• [WORK TASK] Please write out, exactly, every line of the listing from its first line through the one that includes "Ivy Shreve Mader".

--------------------------------

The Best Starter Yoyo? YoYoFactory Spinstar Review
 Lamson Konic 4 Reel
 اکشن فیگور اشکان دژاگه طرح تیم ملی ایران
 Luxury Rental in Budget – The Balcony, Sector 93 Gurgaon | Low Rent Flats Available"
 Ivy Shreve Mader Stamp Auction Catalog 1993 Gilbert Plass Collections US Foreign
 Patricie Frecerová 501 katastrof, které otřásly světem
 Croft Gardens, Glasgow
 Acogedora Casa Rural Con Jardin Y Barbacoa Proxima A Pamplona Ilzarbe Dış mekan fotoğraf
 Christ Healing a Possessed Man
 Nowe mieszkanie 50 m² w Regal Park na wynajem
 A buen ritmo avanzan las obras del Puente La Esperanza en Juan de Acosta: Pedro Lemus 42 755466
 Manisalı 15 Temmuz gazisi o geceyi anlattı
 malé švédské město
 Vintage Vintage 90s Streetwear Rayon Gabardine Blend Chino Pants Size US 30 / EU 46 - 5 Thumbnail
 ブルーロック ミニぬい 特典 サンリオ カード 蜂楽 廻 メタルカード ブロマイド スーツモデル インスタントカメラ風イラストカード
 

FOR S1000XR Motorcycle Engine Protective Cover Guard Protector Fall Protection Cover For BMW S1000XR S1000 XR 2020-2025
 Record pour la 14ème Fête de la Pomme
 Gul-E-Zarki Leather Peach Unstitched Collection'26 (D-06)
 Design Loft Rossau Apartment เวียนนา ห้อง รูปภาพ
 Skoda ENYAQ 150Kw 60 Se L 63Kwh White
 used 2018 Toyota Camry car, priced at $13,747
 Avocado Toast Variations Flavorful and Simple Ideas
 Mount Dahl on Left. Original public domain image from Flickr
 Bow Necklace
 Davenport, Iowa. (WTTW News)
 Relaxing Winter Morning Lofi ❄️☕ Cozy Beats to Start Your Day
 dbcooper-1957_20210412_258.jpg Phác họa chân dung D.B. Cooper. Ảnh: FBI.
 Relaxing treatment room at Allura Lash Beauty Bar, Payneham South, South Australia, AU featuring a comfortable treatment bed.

--------------------------------

• [ANSWER AREA]
The Best Starter Yoyo? YoYoFactory Spinstar Review
 Lamson Konic 4 Reel
 اکشن فیگور اشکان دژاگه طرح تیم ملی ایران
 Luxury Rental in Budget – The Balcony, Sector 93 Gurgaon | Low Rent Flats Available"
 Ivy Shreve Mader Stamp Auction Catalog 1993 Gilbert Plass Collections US Foreign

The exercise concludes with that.